AIM OF THE EXERCISE:
The answer must be every entry, given again word for word.

EXERCISE DATA:
-- Opening Marker --

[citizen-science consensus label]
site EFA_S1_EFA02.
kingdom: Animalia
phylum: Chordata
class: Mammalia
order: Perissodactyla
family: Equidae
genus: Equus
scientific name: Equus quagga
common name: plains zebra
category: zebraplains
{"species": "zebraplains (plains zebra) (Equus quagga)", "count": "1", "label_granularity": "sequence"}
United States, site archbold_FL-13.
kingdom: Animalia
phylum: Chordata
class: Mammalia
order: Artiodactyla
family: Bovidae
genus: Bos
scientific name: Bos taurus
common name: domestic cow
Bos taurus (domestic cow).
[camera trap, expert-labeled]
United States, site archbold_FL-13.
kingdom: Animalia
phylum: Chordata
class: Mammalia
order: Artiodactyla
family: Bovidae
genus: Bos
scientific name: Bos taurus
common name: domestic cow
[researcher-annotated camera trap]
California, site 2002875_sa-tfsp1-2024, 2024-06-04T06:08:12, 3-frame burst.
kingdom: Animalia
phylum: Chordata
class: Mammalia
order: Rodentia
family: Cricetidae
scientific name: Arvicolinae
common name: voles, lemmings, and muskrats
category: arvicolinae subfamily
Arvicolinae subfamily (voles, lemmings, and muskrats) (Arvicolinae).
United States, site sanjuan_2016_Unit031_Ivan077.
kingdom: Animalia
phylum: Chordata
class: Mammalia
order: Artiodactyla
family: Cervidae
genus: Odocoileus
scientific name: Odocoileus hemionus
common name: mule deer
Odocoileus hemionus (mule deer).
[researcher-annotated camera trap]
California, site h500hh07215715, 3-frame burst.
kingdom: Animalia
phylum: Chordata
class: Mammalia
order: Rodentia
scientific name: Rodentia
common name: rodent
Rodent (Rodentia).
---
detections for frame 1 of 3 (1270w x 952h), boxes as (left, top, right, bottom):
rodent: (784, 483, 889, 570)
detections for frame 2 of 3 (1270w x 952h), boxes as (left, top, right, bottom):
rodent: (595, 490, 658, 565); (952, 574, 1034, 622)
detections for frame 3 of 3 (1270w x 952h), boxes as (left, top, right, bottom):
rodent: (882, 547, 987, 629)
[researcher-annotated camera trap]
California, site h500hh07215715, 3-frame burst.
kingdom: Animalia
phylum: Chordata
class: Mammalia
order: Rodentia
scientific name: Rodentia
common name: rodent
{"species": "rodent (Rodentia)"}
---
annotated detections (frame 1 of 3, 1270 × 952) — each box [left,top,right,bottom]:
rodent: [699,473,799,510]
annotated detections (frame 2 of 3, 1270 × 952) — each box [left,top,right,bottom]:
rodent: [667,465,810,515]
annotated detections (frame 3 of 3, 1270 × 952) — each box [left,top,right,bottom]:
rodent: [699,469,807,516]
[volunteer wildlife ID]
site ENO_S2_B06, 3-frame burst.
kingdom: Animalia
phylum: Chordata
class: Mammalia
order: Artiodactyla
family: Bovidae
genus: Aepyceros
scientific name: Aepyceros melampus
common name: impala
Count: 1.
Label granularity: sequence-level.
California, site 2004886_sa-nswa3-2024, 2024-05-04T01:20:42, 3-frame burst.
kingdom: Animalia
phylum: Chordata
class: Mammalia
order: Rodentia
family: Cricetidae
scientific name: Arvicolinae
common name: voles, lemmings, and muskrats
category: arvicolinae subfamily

-- Closing Marker --

YOUR SOLUTION:
[citizen-science consensus label]
site EFA_S1_EFA02.
kingdom: Animalia
phylum: Chordata
class: Mammalia
order: Perissodactyla
family: Equidae
genus: Equus
scientific name: Equus quagga
common name: plains zebra
category: zebraplains
{"species": "zebraplains (plains zebra) (Equus quagga)", "count": "1", "label_granularity": "sequence"}
United States, site archbold_FL-13.
kingdom: Animalia
phylum: Chordata
class: Mammalia
order: Artiodactyla
family: Bovidae
genus: Bos
scientific name: Bos taurus
common name: domestic cow
Bos taurus (domestic cow).
[camera trap, expert-labeled]
United States, site archbold_FL-13.
kingdom: Animalia
phylum: Chordata
class: Mammalia
order: Artiodactyla
family: Bovidae
genus: Bos
scientific name: Bos taurus
common name: domestic cow
[researcher-annotated camera trap]
California, site 2002875_sa-tfsp1-2024, 2024-06-04T06:08:12, 3-frame burst.
kingdom: Animalia
phylum: Chordata
class: Mammalia
order: Rodentia
family: Cricetidae
scientific name: Arvicolinae
common name: voles, lemmings, and muskrats
category: arvicolinae subfamily
Arvicolinae subfamily (voles, lemmings, and muskrats) (Arvicolinae).
United States, site sanjuan_2016_Unit031_Ivan077.
kingdom: Animalia
phylum: Chordata
class: Mammalia
order: Artiodactyla
family: Cervidae
genus: Odocoileus
scientific name: Odocoileus hemionus
common name: mule deer
Odocoileus hemionus (mule deer).
[researcher-annotated camera trap]
California, site h500hh07215715, 3-frame burst.
kingdom: Animalia
phylum: Chordata
class: Mammalia
order: Rodentia
scientific name: Rodentia
common name: rodent
Rodent (Rodentia).
---
detections for frame 1 of 3 (1270w x 952h), boxes as (left, top, right, bottom):
rodent: (784, 483, 889, 570)
detections for frame 2 of 3 (1270w x 952h), boxes as (left, top, right, bottom):
rodent: (595, 490, 658, 565); (952, 574, 1034, 622)
detections for frame 3 of 3 (1270w x 952h), boxes as (left, top, right, bottom):
rodent: (882, 547, 987, 629)
[researcher-annotated camera trap]
California, site h500hh07215715, 3-frame burst.
kingdom: Animalia
phylum: Chordata
class: Mammalia
order: Rodentia
scientific name: Rodentia
common name: rodent
{"species": "rodent (Rodentia)"}
---
annotated detections (frame 1 of 3, 1270 × 952) — each box [left,top,right,bottom]:
rodent: [699,473,799,510]
annotated detections (frame 2 of 3, 1270 × 952) — each box [left,top,right,bottom]:
rodent: [667,465,810,515]
annotated detections (frame 3 of 3, 1270 × 952) — each box [left,top,right,bottom]:
rodent: [699,469,807,516]
[volunteer wildlife ID]
site ENO_S2_B06, 3-frame burst.
kingdom: Animalia
phylum: Chordata
class: Mammalia
order: Artiodactyla
family: Bovidae
genus: Aepyceros
scientific name: Aepyceros melampus
common name: impala
Count: 1.
Label granularity: sequence-level.
California, site 2004886_sa-nswa3-2024, 2024-05-04T01:20:42, 3-frame burst.
kingdom: Animalia
phylum: Chordata
class: Mammalia
order: Rodentia
family: Cricetidae
scientific name: Arvicolinae
common name: voles, lemmings, and muskrats
category: arvicolinae subfamily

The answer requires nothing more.